CANADA FX DEBT-C$ edges lower ahead of BoC rate announcement
By Jennifer Kwan
TORONTO, June 4 (Reuters) - The Canadian dollar was lower against the greenback on Thursday morning, ahead of the Bank of Canada rate announcement as investors awaited any statements about the currency's recent rally.
The rate decision itself is seen as a "non-event" since the central bank has said it plans to leave interest rates low, currently at 0.25 percent, until next year, said George Davis, chief technical strategist RBC Capital Markets.
But market watchers are anticipating the bank will address the currency's surge -- in May alone it rose a massive 9.3 percent -- as well as offer further guidance on its framework for unconventional policy. [ID:nN02506478]
"I think the concern the Bank of Canada might have is an excessively strong currency may serve as a headwind in terms of any pending economic recovery," said Davis.
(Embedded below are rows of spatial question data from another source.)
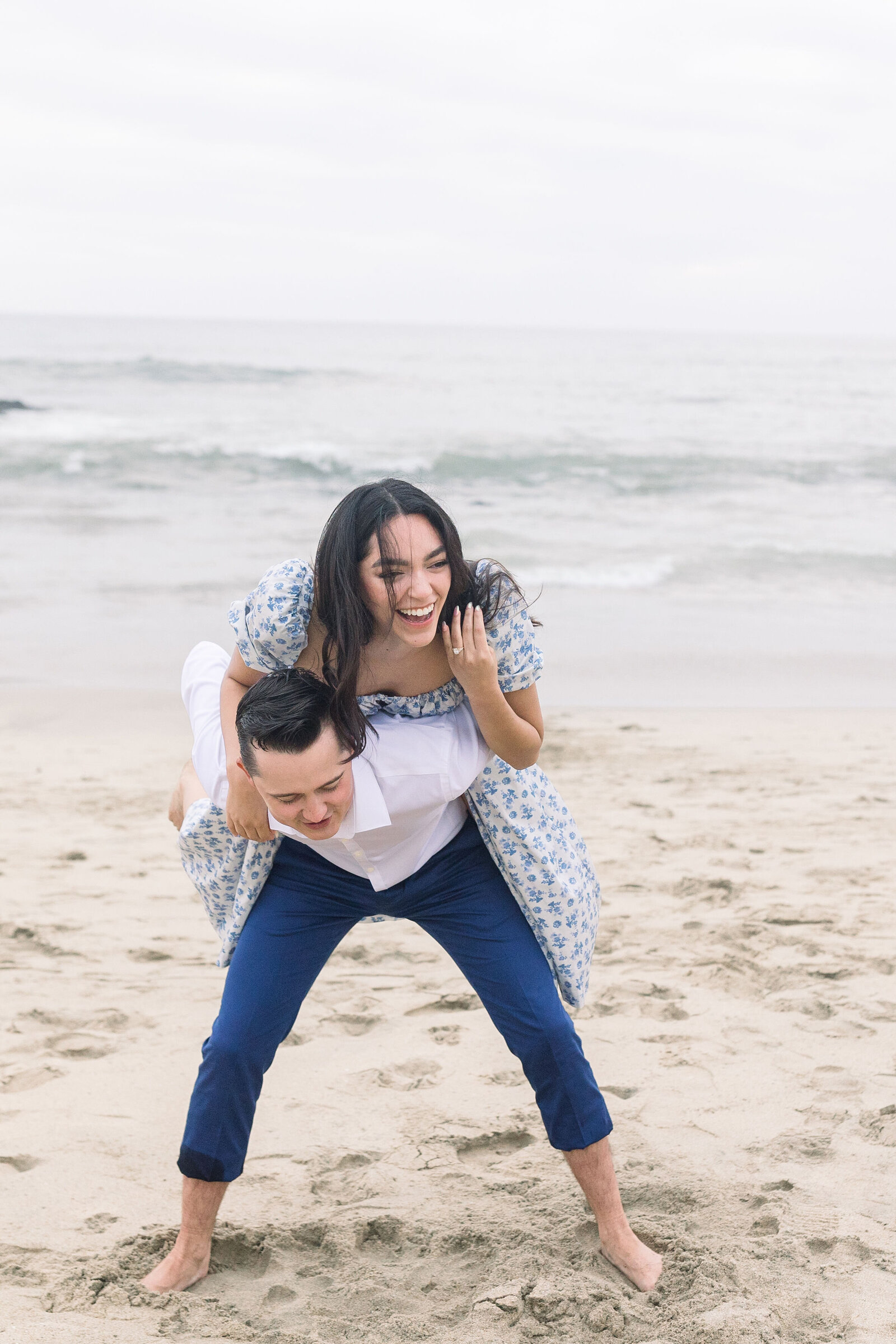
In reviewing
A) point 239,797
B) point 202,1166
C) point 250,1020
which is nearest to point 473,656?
point 239,797

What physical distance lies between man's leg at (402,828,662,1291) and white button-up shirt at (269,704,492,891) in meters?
0.10

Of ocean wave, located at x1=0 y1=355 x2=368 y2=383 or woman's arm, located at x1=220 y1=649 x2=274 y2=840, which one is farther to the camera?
ocean wave, located at x1=0 y1=355 x2=368 y2=383

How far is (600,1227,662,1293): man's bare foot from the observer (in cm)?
247

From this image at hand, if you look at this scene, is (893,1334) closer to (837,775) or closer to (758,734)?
(837,775)

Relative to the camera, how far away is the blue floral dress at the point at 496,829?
7.75ft

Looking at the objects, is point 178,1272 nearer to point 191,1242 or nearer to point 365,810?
point 191,1242

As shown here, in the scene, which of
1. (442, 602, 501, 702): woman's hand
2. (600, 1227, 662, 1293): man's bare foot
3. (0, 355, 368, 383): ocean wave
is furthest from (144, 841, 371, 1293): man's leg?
(0, 355, 368, 383): ocean wave

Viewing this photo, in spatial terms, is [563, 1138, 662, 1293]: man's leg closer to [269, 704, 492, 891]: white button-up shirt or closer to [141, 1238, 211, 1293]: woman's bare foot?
[269, 704, 492, 891]: white button-up shirt

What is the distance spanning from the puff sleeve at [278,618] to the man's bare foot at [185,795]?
0.56 metres

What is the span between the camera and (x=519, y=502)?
17.7 m

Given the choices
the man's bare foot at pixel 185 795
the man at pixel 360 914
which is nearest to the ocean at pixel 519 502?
the man at pixel 360 914

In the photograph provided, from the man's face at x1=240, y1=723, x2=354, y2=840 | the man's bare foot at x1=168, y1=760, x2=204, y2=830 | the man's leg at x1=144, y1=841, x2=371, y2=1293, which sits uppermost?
the man's face at x1=240, y1=723, x2=354, y2=840

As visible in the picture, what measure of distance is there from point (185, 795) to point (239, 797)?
0.55 metres

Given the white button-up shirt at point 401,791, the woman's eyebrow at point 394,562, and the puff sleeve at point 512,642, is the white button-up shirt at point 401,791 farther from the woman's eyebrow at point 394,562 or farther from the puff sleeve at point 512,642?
the woman's eyebrow at point 394,562
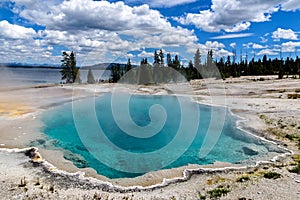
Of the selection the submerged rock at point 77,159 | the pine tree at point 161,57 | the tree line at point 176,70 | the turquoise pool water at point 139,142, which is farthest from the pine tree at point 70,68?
the submerged rock at point 77,159

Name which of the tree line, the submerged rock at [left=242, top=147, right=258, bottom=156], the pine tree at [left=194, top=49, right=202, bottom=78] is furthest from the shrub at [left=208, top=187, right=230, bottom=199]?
the pine tree at [left=194, top=49, right=202, bottom=78]

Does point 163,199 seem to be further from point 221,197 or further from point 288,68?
point 288,68

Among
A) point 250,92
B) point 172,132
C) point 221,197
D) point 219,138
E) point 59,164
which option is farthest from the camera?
point 250,92

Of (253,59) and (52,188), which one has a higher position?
(253,59)

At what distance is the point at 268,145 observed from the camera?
770 inches

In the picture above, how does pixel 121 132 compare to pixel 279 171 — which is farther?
pixel 121 132

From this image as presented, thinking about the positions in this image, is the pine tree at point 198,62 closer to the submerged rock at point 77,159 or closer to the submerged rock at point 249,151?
the submerged rock at point 249,151

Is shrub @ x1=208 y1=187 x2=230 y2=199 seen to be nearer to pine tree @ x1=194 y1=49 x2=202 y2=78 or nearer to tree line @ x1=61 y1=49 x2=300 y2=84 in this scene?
tree line @ x1=61 y1=49 x2=300 y2=84

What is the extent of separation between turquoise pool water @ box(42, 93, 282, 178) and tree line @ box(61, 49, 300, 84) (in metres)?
45.5

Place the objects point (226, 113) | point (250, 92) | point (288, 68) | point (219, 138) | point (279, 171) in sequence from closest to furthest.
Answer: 1. point (279, 171)
2. point (219, 138)
3. point (226, 113)
4. point (250, 92)
5. point (288, 68)

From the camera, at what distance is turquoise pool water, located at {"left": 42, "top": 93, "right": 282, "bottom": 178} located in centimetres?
1716

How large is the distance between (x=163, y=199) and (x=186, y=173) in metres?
3.68

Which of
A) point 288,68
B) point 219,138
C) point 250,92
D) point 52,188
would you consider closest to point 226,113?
point 219,138

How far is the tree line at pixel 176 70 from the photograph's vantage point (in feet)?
253
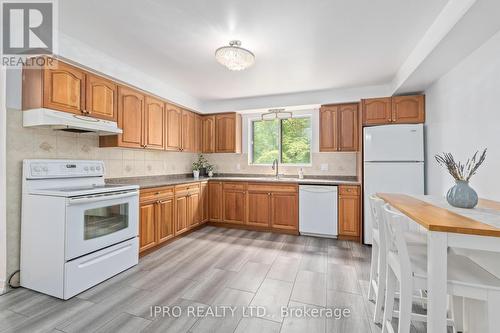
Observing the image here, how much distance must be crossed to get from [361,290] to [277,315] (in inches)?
36.1

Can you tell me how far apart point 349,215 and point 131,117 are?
137 inches

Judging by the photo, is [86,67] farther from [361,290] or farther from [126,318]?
[361,290]

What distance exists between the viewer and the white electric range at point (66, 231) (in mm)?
2018

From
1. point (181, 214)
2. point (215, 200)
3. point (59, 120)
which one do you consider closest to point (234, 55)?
point (59, 120)

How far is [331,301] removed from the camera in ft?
6.64

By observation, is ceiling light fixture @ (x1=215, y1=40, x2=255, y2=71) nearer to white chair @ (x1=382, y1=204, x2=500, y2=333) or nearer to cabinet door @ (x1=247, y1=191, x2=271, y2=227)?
white chair @ (x1=382, y1=204, x2=500, y2=333)

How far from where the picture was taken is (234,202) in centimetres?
427

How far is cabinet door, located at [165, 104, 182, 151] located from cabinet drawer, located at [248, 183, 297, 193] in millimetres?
1471

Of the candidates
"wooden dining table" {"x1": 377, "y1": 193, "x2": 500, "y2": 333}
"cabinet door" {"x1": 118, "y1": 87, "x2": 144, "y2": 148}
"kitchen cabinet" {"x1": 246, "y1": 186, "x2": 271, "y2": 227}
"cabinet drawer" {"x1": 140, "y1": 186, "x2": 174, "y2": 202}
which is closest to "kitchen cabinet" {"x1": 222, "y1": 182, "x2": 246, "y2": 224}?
"kitchen cabinet" {"x1": 246, "y1": 186, "x2": 271, "y2": 227}

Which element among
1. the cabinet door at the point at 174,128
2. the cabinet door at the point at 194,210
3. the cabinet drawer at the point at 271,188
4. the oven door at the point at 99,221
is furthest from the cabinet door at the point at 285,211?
the oven door at the point at 99,221

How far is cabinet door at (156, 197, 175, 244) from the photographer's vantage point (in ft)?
10.5

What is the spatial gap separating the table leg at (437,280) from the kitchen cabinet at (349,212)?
8.33 feet

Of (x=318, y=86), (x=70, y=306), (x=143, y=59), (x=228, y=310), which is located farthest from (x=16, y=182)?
(x=318, y=86)

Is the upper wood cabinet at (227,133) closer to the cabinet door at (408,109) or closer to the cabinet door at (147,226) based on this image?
the cabinet door at (147,226)
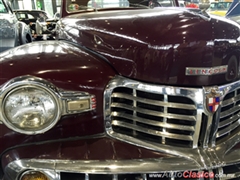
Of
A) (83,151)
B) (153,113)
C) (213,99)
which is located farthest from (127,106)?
(213,99)

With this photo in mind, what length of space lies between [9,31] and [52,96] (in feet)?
12.4

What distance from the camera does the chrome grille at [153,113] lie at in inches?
48.7

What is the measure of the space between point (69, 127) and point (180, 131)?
0.55m

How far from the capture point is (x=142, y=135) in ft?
4.43

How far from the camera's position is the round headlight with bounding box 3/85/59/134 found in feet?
3.85

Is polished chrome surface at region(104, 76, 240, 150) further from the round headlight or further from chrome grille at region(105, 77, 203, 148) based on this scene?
the round headlight

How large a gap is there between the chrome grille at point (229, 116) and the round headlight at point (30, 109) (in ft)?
2.75

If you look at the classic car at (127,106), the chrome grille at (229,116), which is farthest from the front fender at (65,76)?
the chrome grille at (229,116)

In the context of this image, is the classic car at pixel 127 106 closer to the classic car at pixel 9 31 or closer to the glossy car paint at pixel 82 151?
the glossy car paint at pixel 82 151

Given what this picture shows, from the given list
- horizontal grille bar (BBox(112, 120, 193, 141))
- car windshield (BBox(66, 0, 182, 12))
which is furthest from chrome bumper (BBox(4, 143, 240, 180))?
car windshield (BBox(66, 0, 182, 12))

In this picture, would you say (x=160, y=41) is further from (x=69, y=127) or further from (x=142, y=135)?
(x=69, y=127)

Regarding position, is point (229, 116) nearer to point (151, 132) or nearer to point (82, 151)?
point (151, 132)

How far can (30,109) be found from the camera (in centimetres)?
120

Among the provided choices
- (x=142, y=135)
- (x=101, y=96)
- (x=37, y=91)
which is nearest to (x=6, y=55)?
(x=37, y=91)
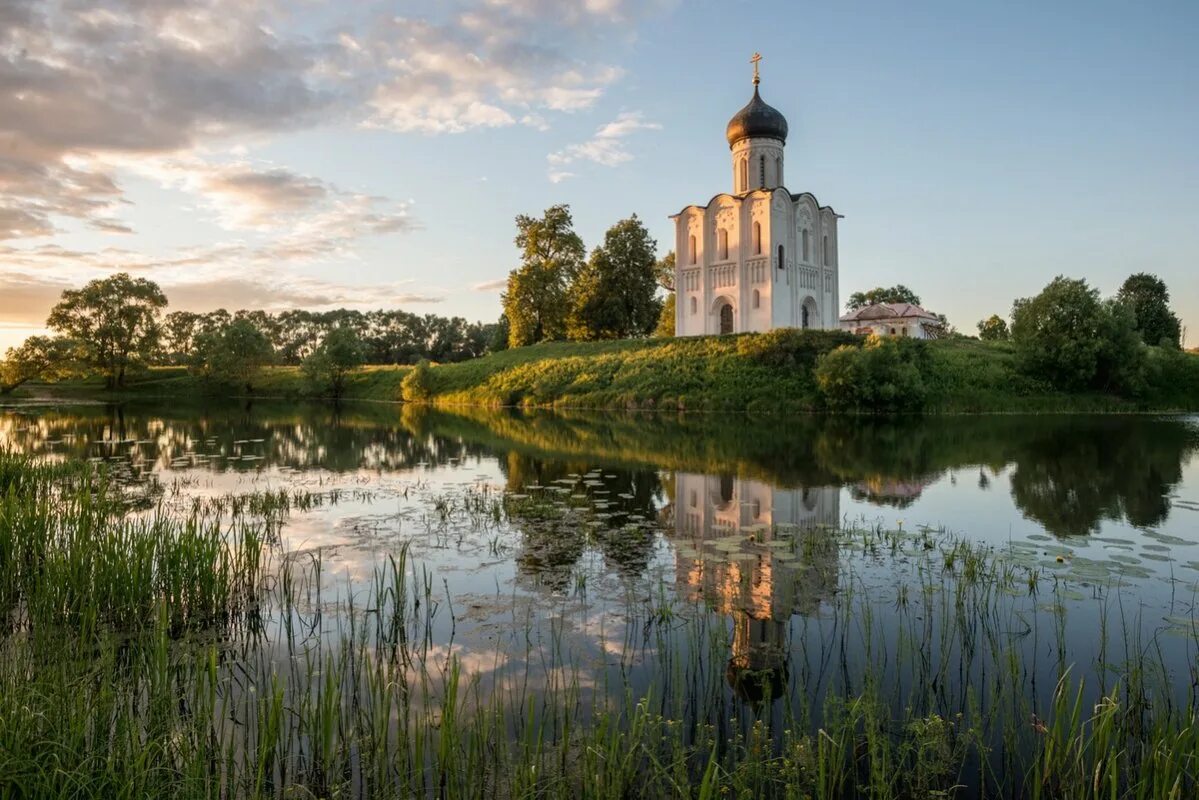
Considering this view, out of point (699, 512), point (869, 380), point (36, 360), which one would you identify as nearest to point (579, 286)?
point (869, 380)

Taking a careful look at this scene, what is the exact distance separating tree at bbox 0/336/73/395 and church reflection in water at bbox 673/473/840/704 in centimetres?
5228

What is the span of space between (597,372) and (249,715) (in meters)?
42.7

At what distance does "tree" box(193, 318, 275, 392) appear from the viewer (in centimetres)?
6806

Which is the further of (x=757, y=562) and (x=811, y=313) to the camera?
(x=811, y=313)

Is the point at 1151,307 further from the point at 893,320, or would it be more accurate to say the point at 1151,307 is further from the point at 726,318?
the point at 726,318

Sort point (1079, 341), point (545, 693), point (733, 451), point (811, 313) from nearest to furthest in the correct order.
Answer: point (545, 693)
point (733, 451)
point (1079, 341)
point (811, 313)

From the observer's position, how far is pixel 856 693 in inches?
196

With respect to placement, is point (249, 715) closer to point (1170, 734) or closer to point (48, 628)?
point (48, 628)

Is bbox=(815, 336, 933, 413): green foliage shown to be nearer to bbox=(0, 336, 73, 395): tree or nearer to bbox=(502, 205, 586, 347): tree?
bbox=(502, 205, 586, 347): tree

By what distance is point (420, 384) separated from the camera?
5859 cm

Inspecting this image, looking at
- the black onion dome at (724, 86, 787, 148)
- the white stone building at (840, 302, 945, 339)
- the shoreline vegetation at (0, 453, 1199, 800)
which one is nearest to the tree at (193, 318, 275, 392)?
the black onion dome at (724, 86, 787, 148)

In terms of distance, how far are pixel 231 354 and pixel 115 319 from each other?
10019 mm

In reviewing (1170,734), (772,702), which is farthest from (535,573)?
(1170,734)

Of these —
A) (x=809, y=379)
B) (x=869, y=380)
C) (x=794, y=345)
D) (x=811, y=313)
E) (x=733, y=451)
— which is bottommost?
(x=733, y=451)
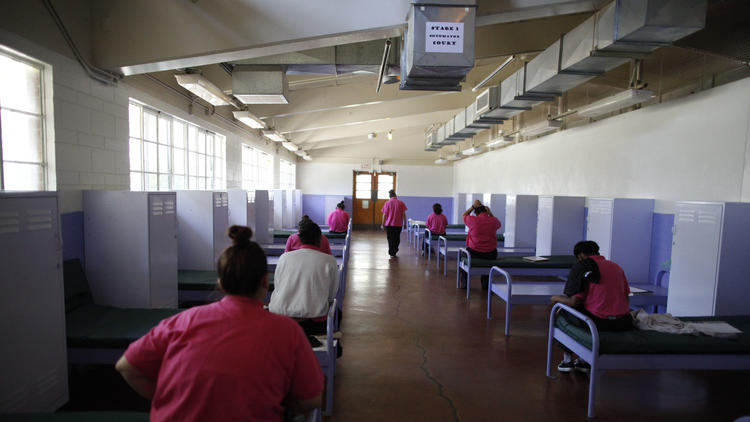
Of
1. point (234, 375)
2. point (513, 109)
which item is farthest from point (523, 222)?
point (234, 375)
"If the Bank of Canada does hint that the currency is serving as a bit of a hindrance to a recovery scenario then we're likely to see some position squaring, people getting out of their long Canadian dollar positions."
If they don't say anything, Davis said he would expect the currency to rally further, especially given that equity markets largely stabilized overnight and commodity markets are higher.
The price of oil CLc1 staged a comeback above $67 a barrel after a sharp drop in the previous session, boosted by increased oil price forecasts from U.S. investment bank Goldman Sachs (GS.N: Quote).
At 8:00 a.m. (1200 GMT), the Canadian currency was at C$1.1151 to the U.S. dollar, or 89.68 U.S. cents, down from Wednesday's session close at C$1.1084 to the U.S. dollar, or 90.22 U.S. cents.
Overnight, the unit gained as much as C$1.1020 to the U.S. dollar, or 90.74 U.S. cents.
BONDS MOSTLY LOWER
Canadian bond prices were mostly lower across the curve, as Toronto followed U.S. Treasuries lower on lingering concerns about a spike in government debt issuance. [ID:nL4611253]
The benchmark two-year government bond was unchanged at C$100.18 to yield 1.158 percent, while the 10-year bond fell 20 Canadian cents to C$103.30 to yield 3.358 percent.